Yes, I have to. I gave Jay subtle hints.... I gave Jay pretty freakin' obvious hints... finally, I just had my brother turn to Jay and tell him, "Karli wants a gym membership for Hanukkah."
And so, here I sit. All curled up in my bed, broccoli butter cream soup simmerin' in my belly, having just set the alarm for 6am. I asked for it, and I'm getting it. I'm going to the gym. Ick.
As I dread what the dark morning will bring, allow me to reminisce about some of the good times this holiday season and try to figure out if I will have developed diabetes by the New Year:
1. Working down the hall from a preschool. I could have gone nearly the whole month of December without ever having packed a lunch and I could have lived off baked goodness with no problem! These parents are FANTASTIC. Hell, one of them is a PROFESSIONAL BAKER (www.creamandsugarbakery.com) who makes raspberry frosting I want to bathe in!
2. Adam and his mom. Bless heaven, earth, butter, and chocolate. Dear Birt Family - I dedicate my first insulin shot to you. Your chocolate-toffee bars are well worth the cavities. Your chocolate peanut butter balls are better than therapy. And your fudge makes me believe in G-d. That all being said - I plan on cursing your entire family as I face the Stair Master O'Death tomorrow morning.
3. Birthdays! Be it family, friends, or co-workers - I feel birthday cakes and I have developed a relationship on par with being lovers. No, we did not consumate our relationship... but I do feel as though I may have cheated on Jay with the amount of birthday cake I've managed to consume in the past month.
4. Hanukkah = Oily, Slow, Delicious Death. For those of you UNCHOSEN types, here's the quick and dirty behind Hanukkah. The Jews kicked ass, but in trying to rebuild - didn't have enough oil to last more than one night. Wouldn't you know it... a MIRACLE occured! (No, it had nothing to do with a baby in a manger). The oil lasted 8 nights - so Hallmark found itself an excuse to cash in on Jews during Christmas and created the holy time of Hanukkah. And everything you eat is somehow associated with oil.
There are two traditional Hanukkah foods - Latkes and Sufganyot.
Latkes involve potato, egg, onion, and lots, and lots, and lots, and lots of oil to fry those f*ckers in. NO, it is not the same as McDonald's potato hash browns and shame on you for thinking so. This year, I kicked some sweet latke ass and made regular potato latkes, gluten free latkes, AND red plaid latkes (these involved potato, egg, onion, beets, carrots, and lots, and lots, and lots, and lots of oil... it was beautiful).
Sufganyot translates to Jelly Donuts. I figured, "Hey, I'm a Jew who likes Jelly Donuts. Why not try and make some?" My computer is currently behaving like a dirty, dirty, pilgrim whore and won't upload the photos of the Sufganyot adventures - but I'll get them up here eventually. They were actually pretty fun to make... and Jay did an excellent job covering them in powdered sugar. It was when the time came to stuff them with jelly he got a little squeamish and left me to do the dirty work.

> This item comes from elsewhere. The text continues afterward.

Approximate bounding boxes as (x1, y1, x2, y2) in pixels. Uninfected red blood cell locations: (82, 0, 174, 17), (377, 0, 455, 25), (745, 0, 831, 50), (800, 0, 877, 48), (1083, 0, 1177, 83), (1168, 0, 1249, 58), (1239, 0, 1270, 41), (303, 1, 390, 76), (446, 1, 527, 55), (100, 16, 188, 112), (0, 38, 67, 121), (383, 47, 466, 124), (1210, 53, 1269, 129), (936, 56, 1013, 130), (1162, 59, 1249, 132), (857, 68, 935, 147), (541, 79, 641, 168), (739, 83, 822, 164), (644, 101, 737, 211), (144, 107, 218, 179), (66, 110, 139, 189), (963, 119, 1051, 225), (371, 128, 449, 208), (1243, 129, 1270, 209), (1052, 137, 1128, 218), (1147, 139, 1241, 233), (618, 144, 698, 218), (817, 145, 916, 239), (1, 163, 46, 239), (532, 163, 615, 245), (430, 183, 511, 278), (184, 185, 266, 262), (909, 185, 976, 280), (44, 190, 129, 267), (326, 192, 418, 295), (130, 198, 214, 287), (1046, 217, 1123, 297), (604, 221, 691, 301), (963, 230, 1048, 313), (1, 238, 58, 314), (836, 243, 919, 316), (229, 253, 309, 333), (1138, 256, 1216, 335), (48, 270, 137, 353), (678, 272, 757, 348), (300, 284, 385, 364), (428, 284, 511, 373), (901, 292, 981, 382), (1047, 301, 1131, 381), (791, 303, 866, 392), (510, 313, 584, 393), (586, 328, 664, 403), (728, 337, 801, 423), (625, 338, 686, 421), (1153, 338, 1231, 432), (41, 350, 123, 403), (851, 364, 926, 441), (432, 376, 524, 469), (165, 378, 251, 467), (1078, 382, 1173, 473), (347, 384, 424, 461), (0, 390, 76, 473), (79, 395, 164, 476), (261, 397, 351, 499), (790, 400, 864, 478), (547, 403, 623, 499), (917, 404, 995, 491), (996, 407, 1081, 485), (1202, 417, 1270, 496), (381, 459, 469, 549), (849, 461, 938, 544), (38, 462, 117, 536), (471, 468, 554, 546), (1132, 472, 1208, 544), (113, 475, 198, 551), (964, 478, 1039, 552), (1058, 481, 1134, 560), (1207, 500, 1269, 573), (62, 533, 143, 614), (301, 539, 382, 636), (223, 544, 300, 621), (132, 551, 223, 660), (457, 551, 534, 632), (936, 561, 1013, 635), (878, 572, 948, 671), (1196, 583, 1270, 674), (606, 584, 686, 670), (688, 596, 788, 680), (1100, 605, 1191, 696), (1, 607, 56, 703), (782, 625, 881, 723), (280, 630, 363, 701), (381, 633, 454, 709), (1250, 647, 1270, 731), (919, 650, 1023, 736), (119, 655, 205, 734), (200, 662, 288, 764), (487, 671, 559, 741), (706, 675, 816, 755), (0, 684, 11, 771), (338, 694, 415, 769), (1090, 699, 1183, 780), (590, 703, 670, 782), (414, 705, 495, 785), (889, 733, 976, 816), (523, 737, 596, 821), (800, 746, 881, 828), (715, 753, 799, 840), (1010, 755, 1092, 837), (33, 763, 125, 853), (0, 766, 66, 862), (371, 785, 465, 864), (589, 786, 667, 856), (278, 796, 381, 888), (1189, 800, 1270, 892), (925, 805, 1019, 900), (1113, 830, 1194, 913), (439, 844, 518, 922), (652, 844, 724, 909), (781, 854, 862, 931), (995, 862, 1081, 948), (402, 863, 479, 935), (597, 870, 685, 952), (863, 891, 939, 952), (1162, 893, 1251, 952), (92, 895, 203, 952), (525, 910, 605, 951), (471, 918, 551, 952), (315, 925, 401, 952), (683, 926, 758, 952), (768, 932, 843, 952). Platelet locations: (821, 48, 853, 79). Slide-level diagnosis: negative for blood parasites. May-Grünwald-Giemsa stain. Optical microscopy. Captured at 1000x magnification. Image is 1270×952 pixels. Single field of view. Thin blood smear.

Ever wonder how Dunkin Donuts gets the jelly into their Munchkins? Ever watch the gritty, prison HBO series "Oz"? Well, that's sort of how DD does it. You have to sneak up on the fried blob - and penetrate it in a totally invasive way. Then, once it's submitted - you inject it with fruity goodness. I almost called the cops on myself when the whole thing was over. I felt very sinister and evil.
On the upside... they were DELICIOUS!
So, there you have it folks! The reasons I dread what's coming to me tomorrow. On the upside, the Prophet Sadiekins has provided me incentive to go to the gym. If I work out and behave in a healthier manner, I can bake as much as I flippin' want. And while baking, I get to wear my BRAND SPANKIN' NEW HANDMADE APRON!!!!!! Again, dirty whore of a computer won't upload the photo... but I have the coolest apron the on the planet I get to wear now when I bake and I'm so, so, so, so, so excited!!!!
Oh, before I forget.... there is a follower of this blog who I owe cookies to. Karla, for making the excellent suggestion of cookies shaped like Edward Scissorhand's creations - you will have a gift for New Years! Congrats! And I promise:
1. I will not violently penetrate these cookies with jelly.
2. I will not fry them extensively in peanut oil, vegetable oil, or olive oil (all such oils were used this Hanukkah season)
3. I will not schmear these cookies with the free flow of snot the above mentioned preschoolers all seemed to be infected with.
Another Strong Cupcake thought... if you come to the baker after a workout, you get one chocolate chip cookie free. Call it a contradiction, but if I knew I had a warm, gooey, melt-in-my-mouth handful of awesomeness to eat after going to the gym - I'd work out all the time! Who's with me???